Overall response rate (ORR) was seen in 35% vs 75% (p=<0.001) and ≥VGPR was achieved in 29% vs 54% (p=<0.001) in RI and nRF, respectively. Median PFS in RI vs nRF was 8.87 (0.8-NR) vs 5.3 (3.7-12.8) months, (HR=1.33, p=0.3). For pts with RI, univariate analysis showed IMID refractory disease (HR >5, p=0.044) and extramedullary disease (EMD; HR 3.48, p=0.059) to negatively impact PFS. In nRF, IMID refractory (HR 4.04, p=0.015), BCMA exposure in prior 6 months (HR 2.56, p=0.014), ECOG ≥2 (HR 2.47, p=0.003) and EMD (HR 2.11, p=0.001) showed similar effect on PFS. In multivariate analysis for PFS after adjusting for IMID refractory and EMD, response of VGPR or better remained significant (HR 0.10, p=<0.001). 1-year survival rates for pts with RI was 49% vs 59% (p=0.032) in nRF.
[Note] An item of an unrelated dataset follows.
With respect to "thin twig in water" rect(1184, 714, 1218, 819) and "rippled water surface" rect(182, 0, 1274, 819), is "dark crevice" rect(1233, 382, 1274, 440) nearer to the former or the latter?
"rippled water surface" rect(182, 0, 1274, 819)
Conclusions: RRMM pts with baseline RI treated with Tec exhibited no increased rates of CRS, ICANS, cytopenia, GI toxicity, neuropathy, or neutropenic fever; however, they did develop more infections compared to pts with nRF. Although there is comparable efficacy for pts with baseline RI in terms of PFS, closer monitoring is warranted due to pronounced infection rates.

Disclosures

Khan:Amgen: Speakers Bureau; Sanofi: Research Funding, Speakers Bureau; BMS: Research Funding, Speakers Bureau. Strouse:Seagen: Research Funding; Bristol Meyer Squibb: Research Funding; Janssen: Research Funding; Pfizer: Membership on an entity's Board of Directors or advisory committees, Research Funding; Poseida: Research Funding. Davis:Janssen Biotech: Speakers Bureau. Mahmoudjafari:Janssen: Consultancy; Sanofi: Consultancy. Mushtaq:Iovance Biotherapeutics: Research Funding. Ahmed:Kite/Gilead: Consultancy, Membership on an entity's Board of Directors or advisory committees; Legend Biotech: Membership on an entity's Board of Directors or advisory committees; BMS: Membership on an entity's Board of Directors or advisory committees. Paul:Bristol-Myers Squibb: Research Funding; Regeneron Pharmaceuticals: Membership on an entity's Board of Directors or advisory committees; Johnson & Johnson: Membership on an entity's Board of Directors or advisory committees; AbbVie Inc: Membership on an entity's Board of Directors or advisory committees.